I draw my legs up and shove the decoy hard in the small of her well-padded back. She floats away at a good clip, picking up speed rapidly and falling through the flickering blue curtain in only a few seconds. She’s got to cross another few kilometers of nearly empty space inside the plasma sail, dropping away from us as we continue to decelerate at ten centimeters per second squared. It all adds up; in a few minutes she’ll be making nearly two hundred kilometers per hour relative to the ships. If they’re as monomaniacally thorough as their reputations would have us believe, the cops will take time to finish sterilizing
Pygmalion
and withdraw their drones, before they undock; which will leave them trying to track down a human-sized target tens of kilometers away.
And then . . . we’ll see.
A thought strikes me as I dangle on the rope. I look up at Bill and Ben. “How are we going to get back aboard?” I ask.
“Worry about that later.” They’re busy tying the bags to the same anchor point as the rope. “Come on up here. We’ve got to get out of sight inside these sacks before they undock.” People clinging to the underside of a hatch would be a bit of a giveaway, wouldn’t they? “Get in.”
And so I spend the next two hours hanging upside down from the underside of an air lock, swearing quietly to myself,
not
crying, scared out of my wits, and periodically peeping through the steam-blinded cameras in hope of picking up some hint, anything at all really, of what’s going on aboard the
Pygmalion
.
The things I do to earn a living ...
“HELLO, JULIETTE. CAN you hear this?”
“Can you hear this?”
(I’m tired. So very tired. It’s good to lie here, in this soft, warm bed. But he’s talking to me, and I need to, to do something. I ought to do something. Say something. But it’s hard.)
“Juliette?”
(I make a monumental effort.) “Boss?”
“That’s better, we knew you were going to pull through!
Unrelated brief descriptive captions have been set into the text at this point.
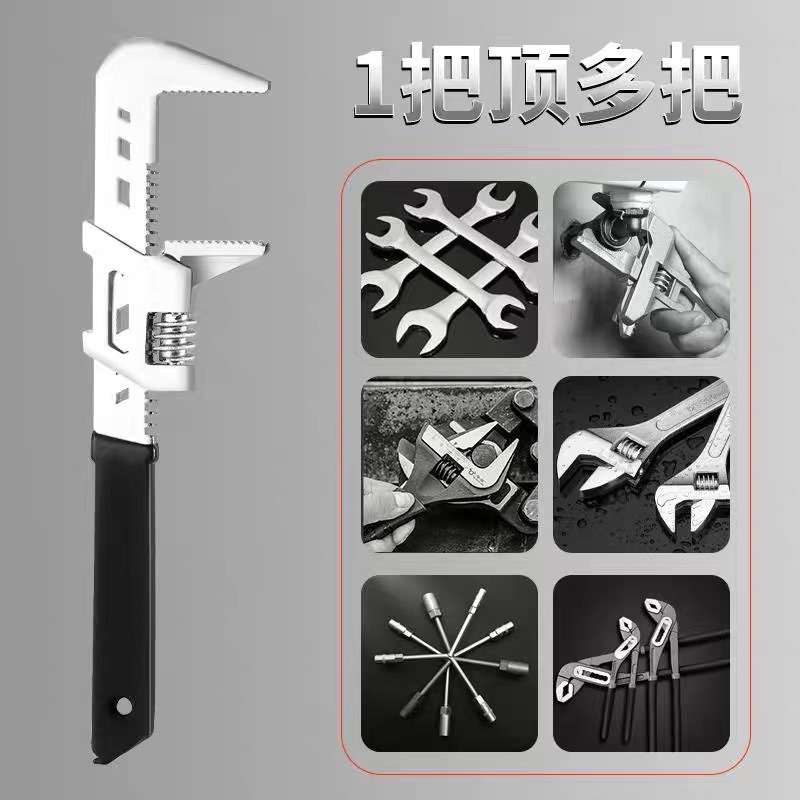 4b62fa18-e5e0-4c9e-bca3-56c697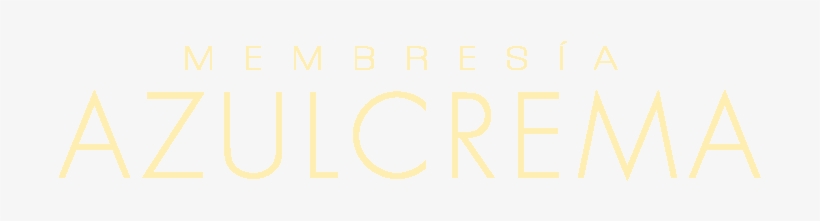 Club América, transparent png download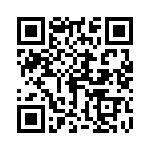 0529010774 QRCode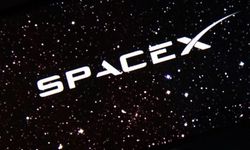 SpaceX tarihin en büyük halka arzını gerçekleştirdi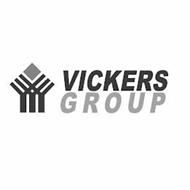 VICKERS GROUP
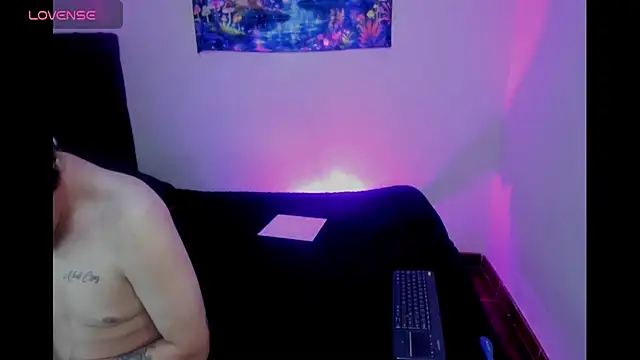 lunaa rayy420 online show from 05/16/26, 01:59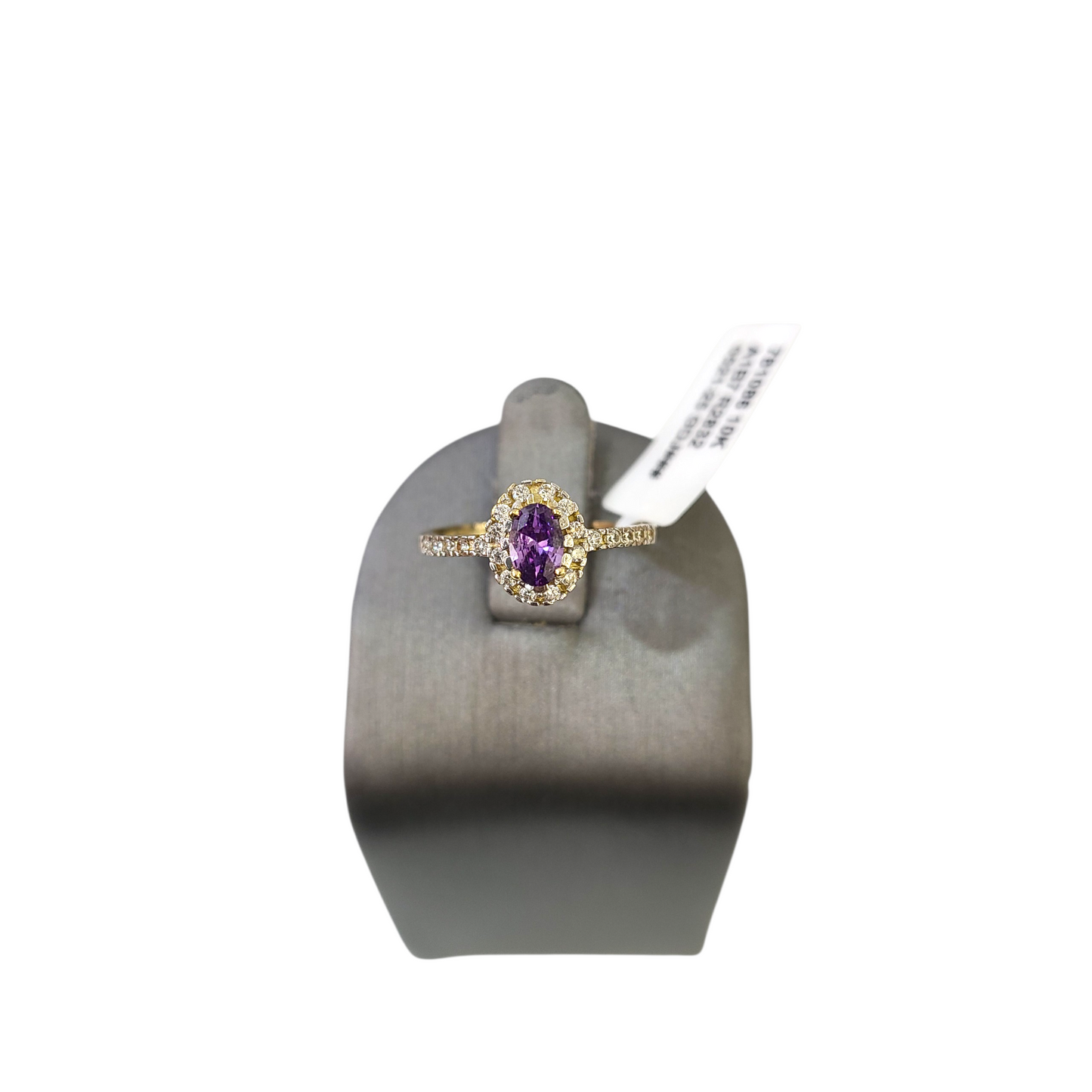 https://i.ebayimg.com/00/s/MTYwMFgxNjAw/z/vG0AAeSwERVpwysW/$_57.PNG?set_id=880000500F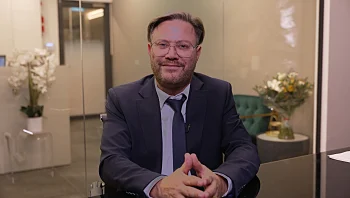 האם חובה להוריש את הנדל"ן לילדים? תלוי באיזו ארץ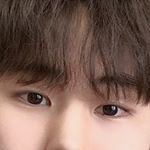 Profile Picture of 심재혁(simon) (@jhyuk_03) on Instagram
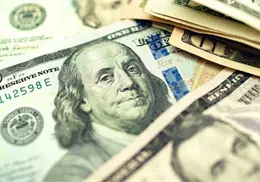 Precio del dólar hoy lunes 29 de septiembre: el peso inicia la semana con ligera recuperación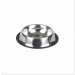 animalerie en ligne royal canin
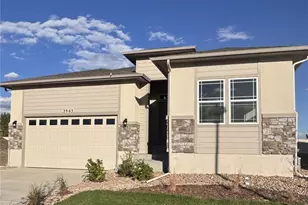 3963 Cordifolia Dr, Colorado Springs, CO 80925 - Photo 1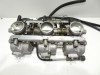 Throttle body Triumph Tiger 900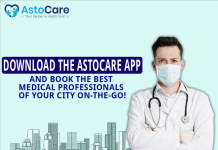 Connect with the best medical experts of your city Connect with the best medical experts of your city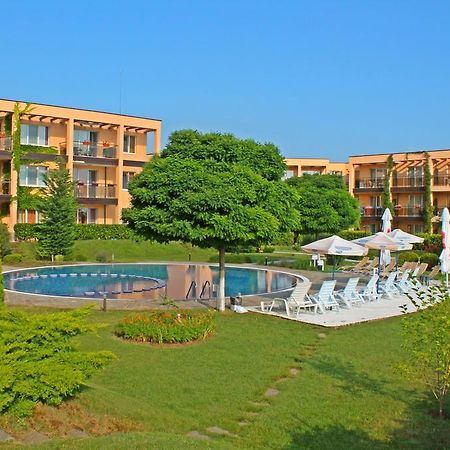 Sozopoli Hills Apartments Zewnętrze zdjęcie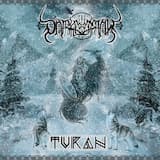 One With the Grey Spirit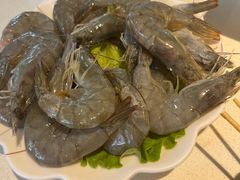 -二荆条·蜀鲜汇城市森林火锅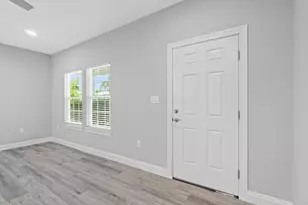 108 Don Bishop Rd, Santa Rosa Beach, FL 32459 - Photo 11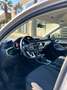 Audi Q3 Sportback 35 2.0 tdi Business Plus s-tronic Argent - thumbnail 11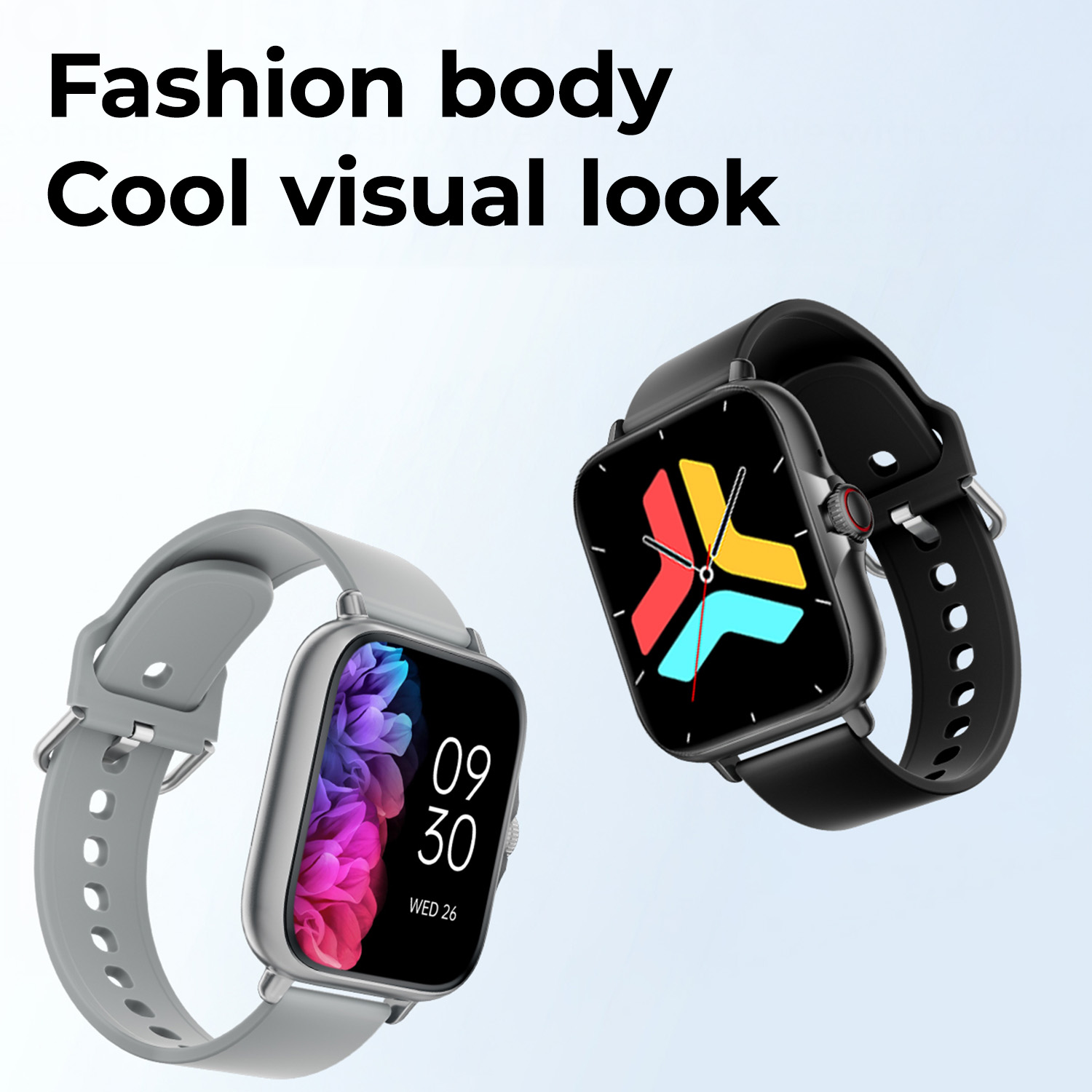 Nouvelle montre connectée 2026 - Smartwatch New Watches For Women avis et prix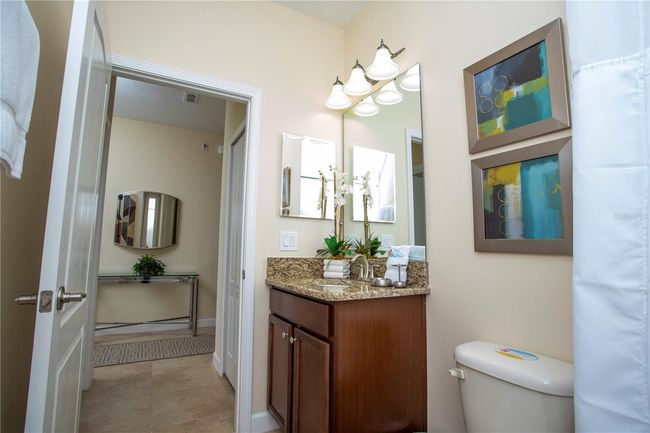2928 Buccaneer Palm Rd, House other with 6 bedrooms, 5 bathrooms and null parking in KISSIMMEE FL | Image 49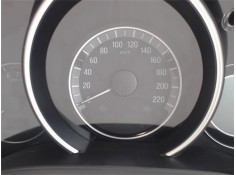 Recambio de cuadro completo para honda jazz (gk) 1.3 comfort referencia OEM IAM 78100TARG24  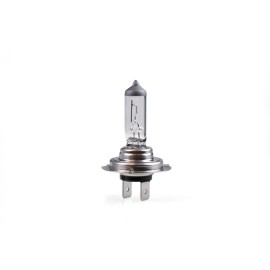 Żarówka halogenowa H7 12V 55W PX26d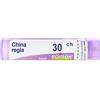Boiron China Regia*30Ch 80Gr 4G 4 g Granuli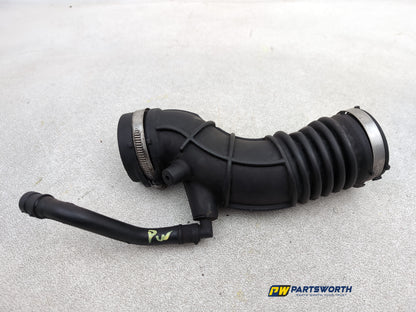 Air Filter Hose 7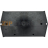 Корпус изолированный, ДхШхВ=181x100x145 мм, с рейкой Eaton CI-K2H-145-TS - Корпус изолированный, ДхШхВ=181x100x145 мм, с рейкой Eaton CI-K2H-145-TS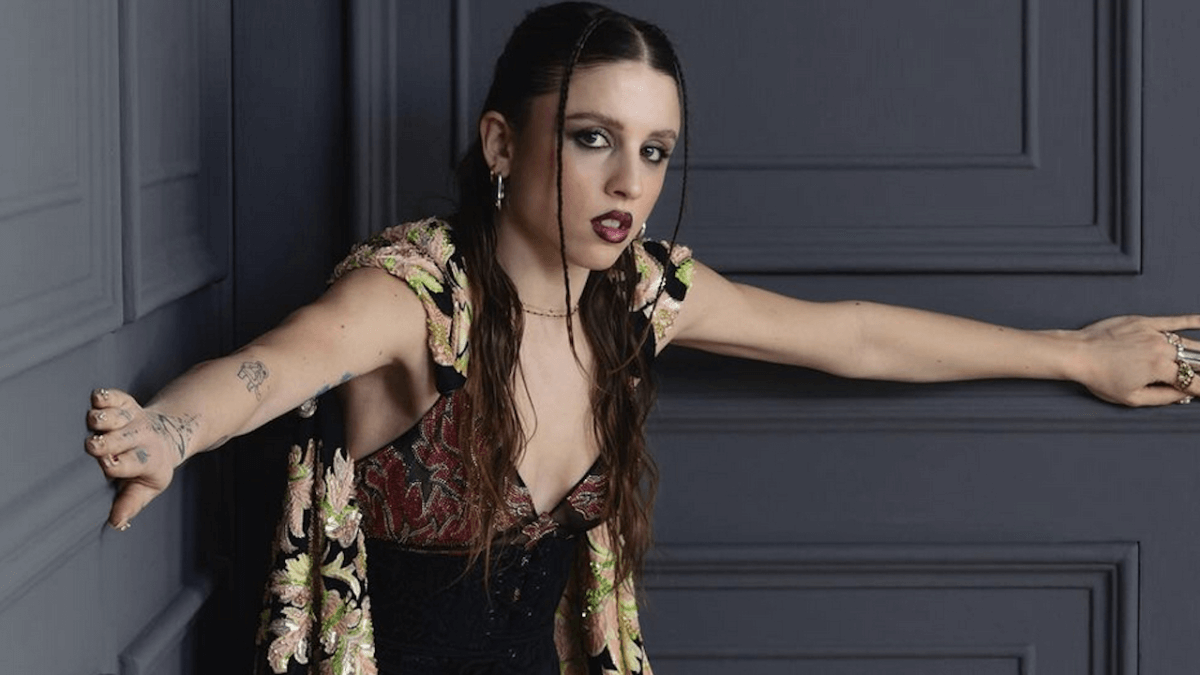 Eurovision 2024, Angelina Mango canterà due volte. Sia in semifinale che in finale. E ci sono altre novità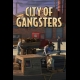 Buy City of Gangsters CD Key and Compare Prices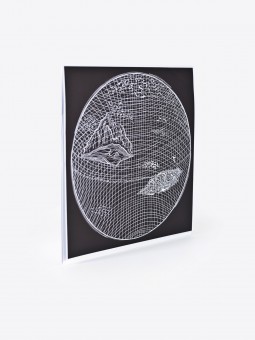 airbag craftworks different fountains - organism 3 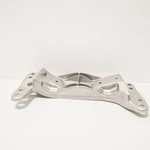 New Bmw Z4 E85 Gearbox Support 22326767985 Original 22-32-6-767-985. Fixed Price $117.20.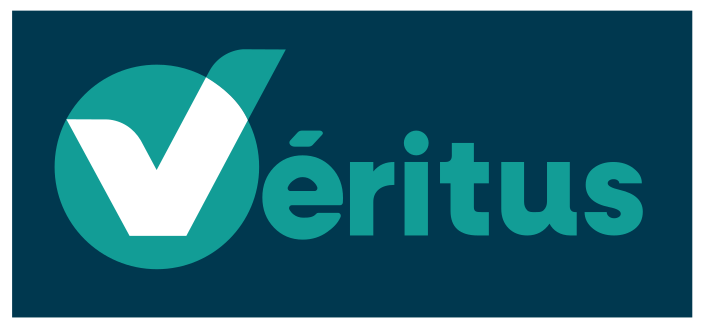 Véritus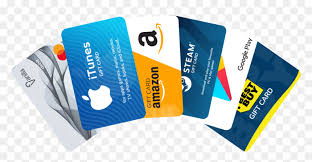 We now accept gift cards in multiple currencies like gbp, eur, cad, aud and jpy and from multiple countries like amazon uk, fr, au and ca. 101 Ways To Buy Bitcoin With Gift Card Instantly 2021 Sell Gift Cards Itunes Gift Cards Buy Bitcoin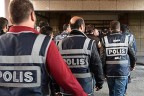Denizli’de gözaltına alındı, Manisa’da tutuklandı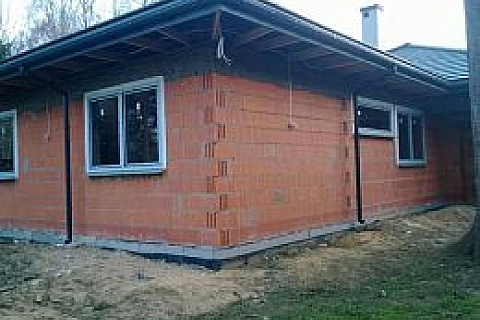 картинка Z281 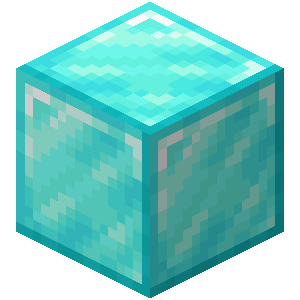 💎 Professional 12 GB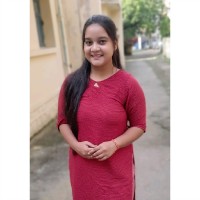Jyoti Sharma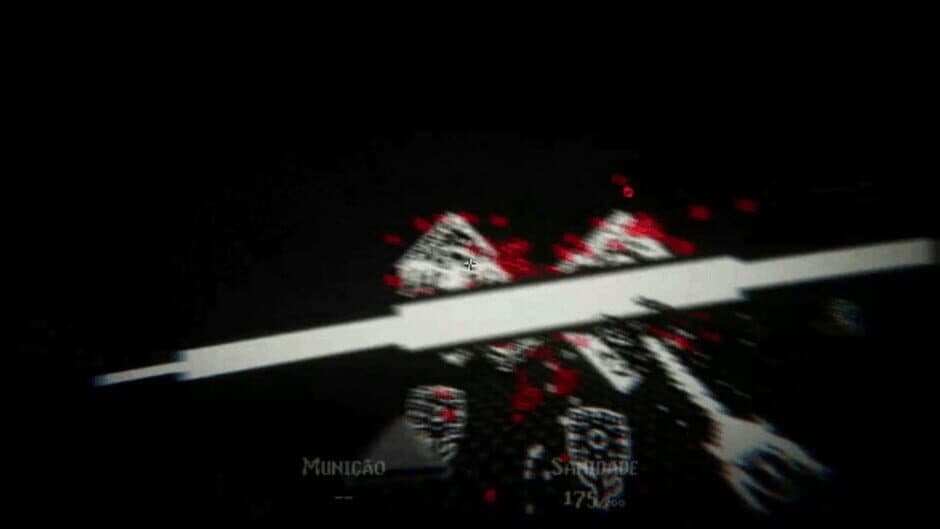 Refidenptio screenshot 2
You’ve done very well, but maintenance say you went into temporary shutdown. We were very worried for a while, but you’re going to be alright. Just a few repairs, of course, but you’ll be good as new again in no time. Fit as a fiddle. Isn’t that your instrument? Never mind. What one would mean to say is, ah, if there’s anything you need, just tell us.”
(An awful fear floats in the back of my mind, almost out of reach; I try to connect it to my vocalization system.) “Boss. The sample.”
“The sample?”
“Is it . . . ?”
He sounds regretful. “Yes, I’m afraid it is.”
(Which means . . . )
“The rumors are true, or at least plausible. Whoever broke in last year—we cannot count on them not having procured a viable sample of their own.”
(Which means he doesn’t know about the other thing . . . )
“Go back to sleep, Juliette. We can talk about this later.”
(Footsteps, diminishing.)
“There’ll be time enough for war.”
“HEY, BIG SLOW. Can you hear me?”
I come awake slowly. “Bill?”
“No, It’s Ben. Listen.”
I listen with electrosense and old-fashioned vibratory hearing. There’s bumping and banging in the boarding tube above me. Sounds of a hurried retreat. “Got it. Any news?”